(Spatial question rows)
————————
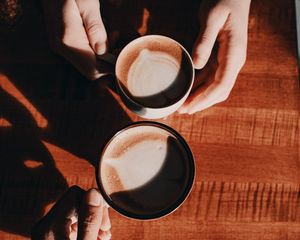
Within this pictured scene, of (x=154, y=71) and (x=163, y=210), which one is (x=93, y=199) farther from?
(x=154, y=71)

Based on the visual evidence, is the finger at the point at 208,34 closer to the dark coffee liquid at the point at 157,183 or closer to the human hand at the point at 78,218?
the dark coffee liquid at the point at 157,183

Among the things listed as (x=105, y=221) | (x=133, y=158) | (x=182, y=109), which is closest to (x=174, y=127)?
(x=182, y=109)

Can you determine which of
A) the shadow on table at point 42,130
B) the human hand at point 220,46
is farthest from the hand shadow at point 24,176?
the human hand at point 220,46

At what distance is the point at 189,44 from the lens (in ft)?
3.27

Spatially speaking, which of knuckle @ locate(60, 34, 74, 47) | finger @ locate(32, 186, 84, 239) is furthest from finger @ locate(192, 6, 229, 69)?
finger @ locate(32, 186, 84, 239)

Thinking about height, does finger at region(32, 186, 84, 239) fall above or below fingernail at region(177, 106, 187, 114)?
below

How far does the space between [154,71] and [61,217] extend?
37 centimetres

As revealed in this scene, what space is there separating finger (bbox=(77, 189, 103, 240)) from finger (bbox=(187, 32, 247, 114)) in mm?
298

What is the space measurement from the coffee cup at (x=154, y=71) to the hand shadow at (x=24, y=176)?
243 millimetres

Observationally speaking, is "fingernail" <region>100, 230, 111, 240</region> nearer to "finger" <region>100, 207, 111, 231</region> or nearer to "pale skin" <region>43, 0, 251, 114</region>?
"finger" <region>100, 207, 111, 231</region>

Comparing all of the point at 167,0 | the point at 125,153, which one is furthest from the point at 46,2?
the point at 125,153

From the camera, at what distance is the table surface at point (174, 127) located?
36.2 inches

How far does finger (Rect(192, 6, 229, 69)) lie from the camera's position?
2.93 ft

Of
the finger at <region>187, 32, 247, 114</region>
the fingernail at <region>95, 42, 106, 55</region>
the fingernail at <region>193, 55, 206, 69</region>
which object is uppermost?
the fingernail at <region>95, 42, 106, 55</region>
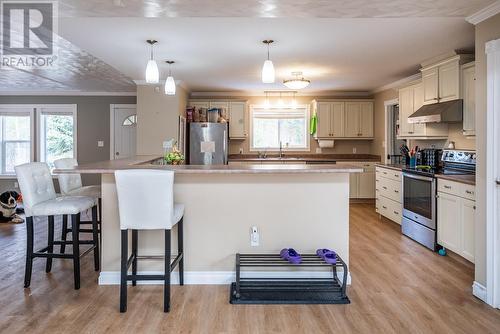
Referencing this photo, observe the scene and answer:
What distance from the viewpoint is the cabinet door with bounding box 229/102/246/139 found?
25.2 ft

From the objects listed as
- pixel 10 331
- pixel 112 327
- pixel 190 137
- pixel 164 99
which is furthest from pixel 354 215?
pixel 10 331

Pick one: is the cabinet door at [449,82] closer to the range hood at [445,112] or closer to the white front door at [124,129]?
the range hood at [445,112]

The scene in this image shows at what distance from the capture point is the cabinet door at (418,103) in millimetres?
5047

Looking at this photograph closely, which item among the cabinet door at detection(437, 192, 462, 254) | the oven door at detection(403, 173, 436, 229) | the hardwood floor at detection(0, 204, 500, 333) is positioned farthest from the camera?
the oven door at detection(403, 173, 436, 229)

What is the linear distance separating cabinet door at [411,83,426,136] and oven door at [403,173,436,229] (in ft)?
2.40

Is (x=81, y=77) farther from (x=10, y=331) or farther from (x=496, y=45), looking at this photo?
(x=496, y=45)

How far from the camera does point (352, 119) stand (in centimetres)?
768

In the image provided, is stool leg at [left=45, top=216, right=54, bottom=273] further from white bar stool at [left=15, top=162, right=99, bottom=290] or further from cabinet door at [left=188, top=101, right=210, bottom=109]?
cabinet door at [left=188, top=101, right=210, bottom=109]

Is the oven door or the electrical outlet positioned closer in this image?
the electrical outlet

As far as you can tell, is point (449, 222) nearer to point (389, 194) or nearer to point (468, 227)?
point (468, 227)

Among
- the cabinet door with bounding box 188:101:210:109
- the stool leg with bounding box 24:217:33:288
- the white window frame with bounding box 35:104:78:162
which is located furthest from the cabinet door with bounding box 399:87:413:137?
the white window frame with bounding box 35:104:78:162

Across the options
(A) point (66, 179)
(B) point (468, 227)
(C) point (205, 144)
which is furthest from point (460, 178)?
(C) point (205, 144)

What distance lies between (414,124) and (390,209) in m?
1.27

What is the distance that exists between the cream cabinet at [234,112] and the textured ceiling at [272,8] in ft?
15.4
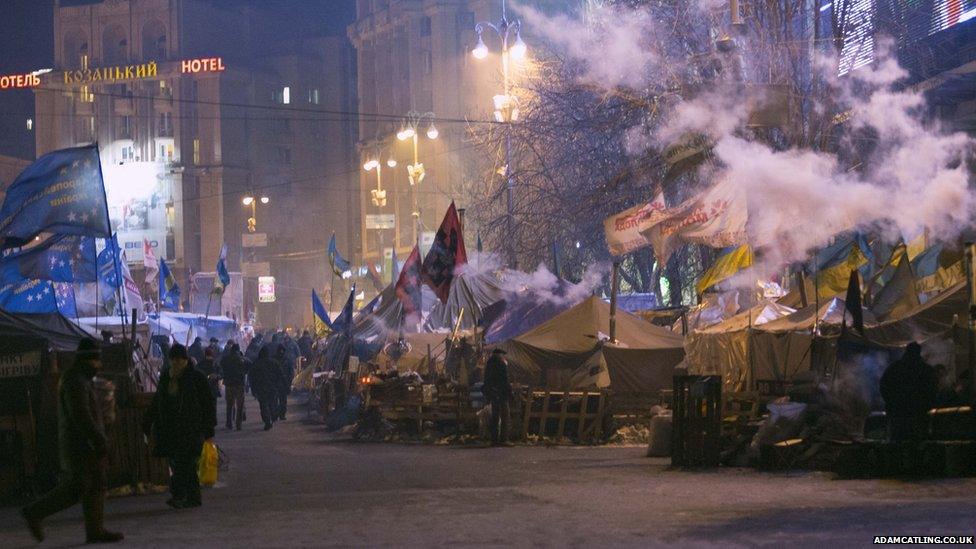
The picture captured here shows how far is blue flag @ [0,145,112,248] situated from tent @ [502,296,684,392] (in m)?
9.97

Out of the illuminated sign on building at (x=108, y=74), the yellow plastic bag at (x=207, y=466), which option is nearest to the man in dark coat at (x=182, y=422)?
the yellow plastic bag at (x=207, y=466)

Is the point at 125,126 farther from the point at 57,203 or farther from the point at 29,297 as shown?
the point at 57,203

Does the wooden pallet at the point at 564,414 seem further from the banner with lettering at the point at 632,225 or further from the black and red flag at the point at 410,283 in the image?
the black and red flag at the point at 410,283

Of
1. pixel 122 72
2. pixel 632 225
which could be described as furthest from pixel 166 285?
pixel 122 72

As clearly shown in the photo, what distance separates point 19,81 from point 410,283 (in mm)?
74314

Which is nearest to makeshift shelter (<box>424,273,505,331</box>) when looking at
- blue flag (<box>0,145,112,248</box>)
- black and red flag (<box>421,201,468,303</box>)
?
black and red flag (<box>421,201,468,303</box>)

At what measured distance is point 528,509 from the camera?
11414mm

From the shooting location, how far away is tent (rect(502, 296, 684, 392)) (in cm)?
2228

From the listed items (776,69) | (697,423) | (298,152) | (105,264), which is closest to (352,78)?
(298,152)

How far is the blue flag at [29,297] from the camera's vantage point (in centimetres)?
1998

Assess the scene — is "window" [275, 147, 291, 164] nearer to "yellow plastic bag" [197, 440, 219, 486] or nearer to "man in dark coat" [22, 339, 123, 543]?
"yellow plastic bag" [197, 440, 219, 486]

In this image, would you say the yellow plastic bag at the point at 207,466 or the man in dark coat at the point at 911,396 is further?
the man in dark coat at the point at 911,396

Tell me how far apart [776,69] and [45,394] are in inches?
560

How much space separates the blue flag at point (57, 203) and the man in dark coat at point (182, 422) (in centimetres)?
347
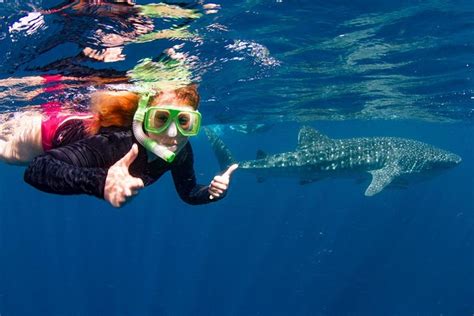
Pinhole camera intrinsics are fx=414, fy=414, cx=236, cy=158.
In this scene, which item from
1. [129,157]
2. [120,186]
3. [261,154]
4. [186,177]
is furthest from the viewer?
[261,154]

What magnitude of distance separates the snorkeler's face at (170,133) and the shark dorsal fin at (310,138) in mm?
11645

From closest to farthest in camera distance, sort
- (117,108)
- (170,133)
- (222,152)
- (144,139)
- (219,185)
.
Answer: (144,139)
(170,133)
(219,185)
(117,108)
(222,152)

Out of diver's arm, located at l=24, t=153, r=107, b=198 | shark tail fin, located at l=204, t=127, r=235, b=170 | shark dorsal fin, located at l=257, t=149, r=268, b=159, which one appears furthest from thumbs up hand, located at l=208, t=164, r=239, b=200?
shark dorsal fin, located at l=257, t=149, r=268, b=159

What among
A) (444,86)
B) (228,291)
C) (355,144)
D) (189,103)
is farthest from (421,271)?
(189,103)

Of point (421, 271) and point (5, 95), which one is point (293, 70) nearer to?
point (5, 95)

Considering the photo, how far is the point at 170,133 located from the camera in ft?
13.1

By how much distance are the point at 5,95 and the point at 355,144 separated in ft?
40.8

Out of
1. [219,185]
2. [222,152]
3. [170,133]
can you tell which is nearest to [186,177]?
[219,185]

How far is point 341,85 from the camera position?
61.6ft

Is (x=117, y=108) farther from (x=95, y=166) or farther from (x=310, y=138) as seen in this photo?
(x=310, y=138)

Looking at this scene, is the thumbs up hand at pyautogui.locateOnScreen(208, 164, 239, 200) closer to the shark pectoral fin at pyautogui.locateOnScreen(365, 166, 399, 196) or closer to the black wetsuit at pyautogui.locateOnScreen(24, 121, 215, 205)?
the black wetsuit at pyautogui.locateOnScreen(24, 121, 215, 205)

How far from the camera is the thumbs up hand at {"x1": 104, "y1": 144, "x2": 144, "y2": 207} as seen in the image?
2.89 meters

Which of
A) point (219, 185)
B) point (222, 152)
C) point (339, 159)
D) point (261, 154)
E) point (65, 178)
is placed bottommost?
point (339, 159)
————————
Work required >> Copy everything from the start of the rows through the line that contains "37 centimetres", word for word. Leave the pictures out.

Worked solution >>
Within this pictured scene, of (x=154, y=71) and (x=163, y=210), which one is (x=93, y=199) farther from?
(x=154, y=71)

Based on the visual evidence, is the finger at the point at 208,34 closer to the dark coffee liquid at the point at 157,183 or closer to the human hand at the point at 78,218?
the dark coffee liquid at the point at 157,183

Among the things listed as (x=105, y=221) | (x=133, y=158) | (x=182, y=109), which is closest to (x=174, y=127)?
(x=182, y=109)

Can you determine which of
A) the shadow on table at point 42,130
B) the human hand at point 220,46
is farthest from the hand shadow at point 24,176?
the human hand at point 220,46

At what distance is the point at 189,44 from the lens (in ft)?
3.27

Spatially speaking, which of knuckle @ locate(60, 34, 74, 47) | finger @ locate(32, 186, 84, 239) is furthest from finger @ locate(192, 6, 229, 69)?
finger @ locate(32, 186, 84, 239)

Thinking about height, does finger at region(32, 186, 84, 239) fall above or below fingernail at region(177, 106, 187, 114)?
below

How far does the space between [154,71] and [61,217] extend?
37 centimetres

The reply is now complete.